I would ask the Minister to explain the sentence about currency regulations.

As the Deputy is aware, there are at present in force, under Orders made by the Minister for Finance, certain restrictions upon the export and import of currency. These regulations will also be enforced—they must necessarily be enforced—at the airport, only to the extent necessary to safeguard our own position.

Mr. Corish

Is it correct to say that travellers between this country and America have not been subject to the import or export laws?

They are subject and will continue to be so.

Mr. Corish

And always have been?

They always have been. Does the Deputy refer to passengers from this country?

Mr. Corish

Visitors to Ireland returning to America—have they been subject to the laws in the past?

Yes, certainly. Anybody travelling from Ireland to the United States is subject to our regulations concerning the exportation of goods, currency, or any similar regulation of that kind.

Mr. Corish

I was under the impression that some travellers from this country to America were not subject to any of those laws, provided that they were within the stipulated weight.

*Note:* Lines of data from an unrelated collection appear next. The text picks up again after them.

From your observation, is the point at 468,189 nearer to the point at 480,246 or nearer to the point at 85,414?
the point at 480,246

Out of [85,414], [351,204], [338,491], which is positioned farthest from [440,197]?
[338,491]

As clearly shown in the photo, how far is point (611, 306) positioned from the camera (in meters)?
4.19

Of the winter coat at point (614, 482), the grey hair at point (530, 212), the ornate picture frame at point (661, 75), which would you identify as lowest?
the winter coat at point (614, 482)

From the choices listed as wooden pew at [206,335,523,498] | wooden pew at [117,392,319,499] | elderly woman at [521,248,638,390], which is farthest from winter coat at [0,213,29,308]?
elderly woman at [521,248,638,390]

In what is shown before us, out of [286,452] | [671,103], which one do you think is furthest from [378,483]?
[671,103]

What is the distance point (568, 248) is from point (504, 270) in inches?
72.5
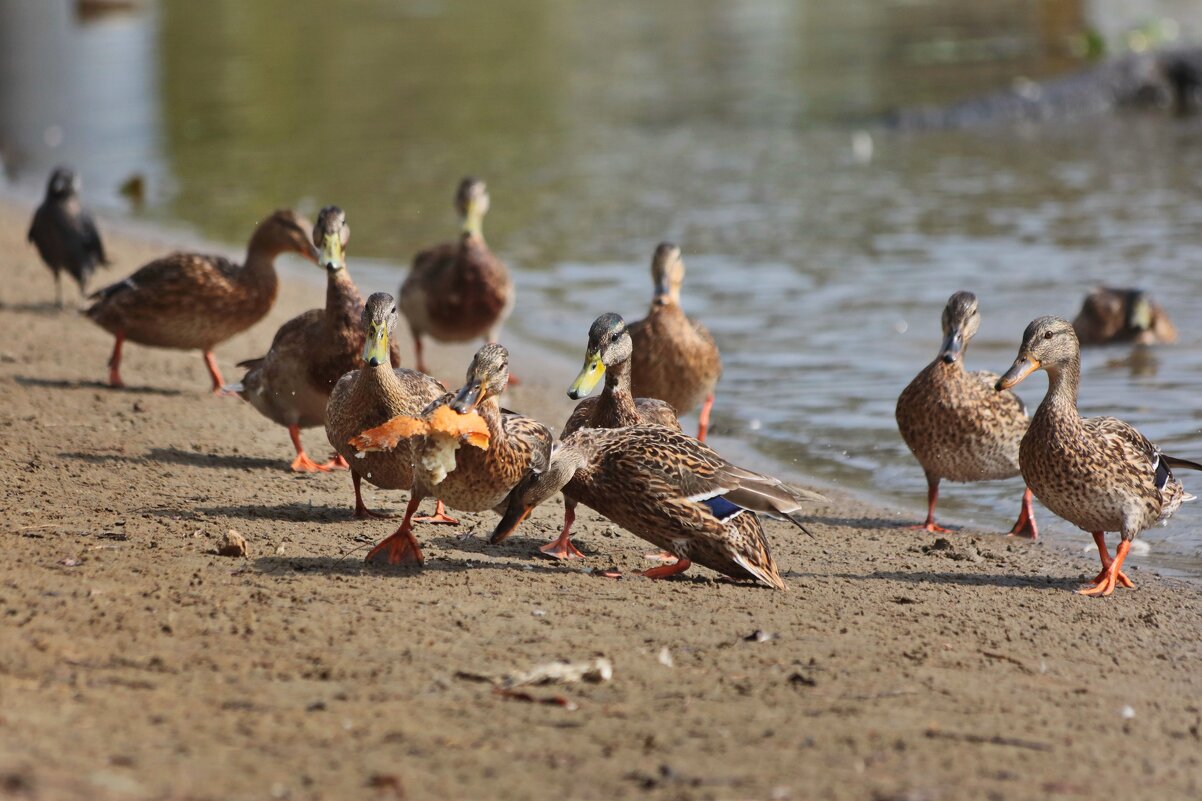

No. I am not sure if I understand the Deputy. A passenger coming to Ireland from another country, spending some time here and proceeding to America, could take with him to America any goods he brought with him to this country. He would be subject, however, to the regulations concerning the export of goods of Irish origin. He could not buy goods here for export and take them out if the export of those goods was prohibited or if no licence for their export had been issued to him.

Mr. Corish

I thought he could.

Can the Minister say if it is contemplated that employment will be given to local residents in processing inside the airport?

Certainly.

Will workers of that kind be subjected to customs inspection in and out?

In theory, but arrangements will be made by the Revenue Commissioners to minimise the formalities with which they will have to comply.

Question put and agreed to.
Committee Stage ordered for Tuesday, 4th February, 1947.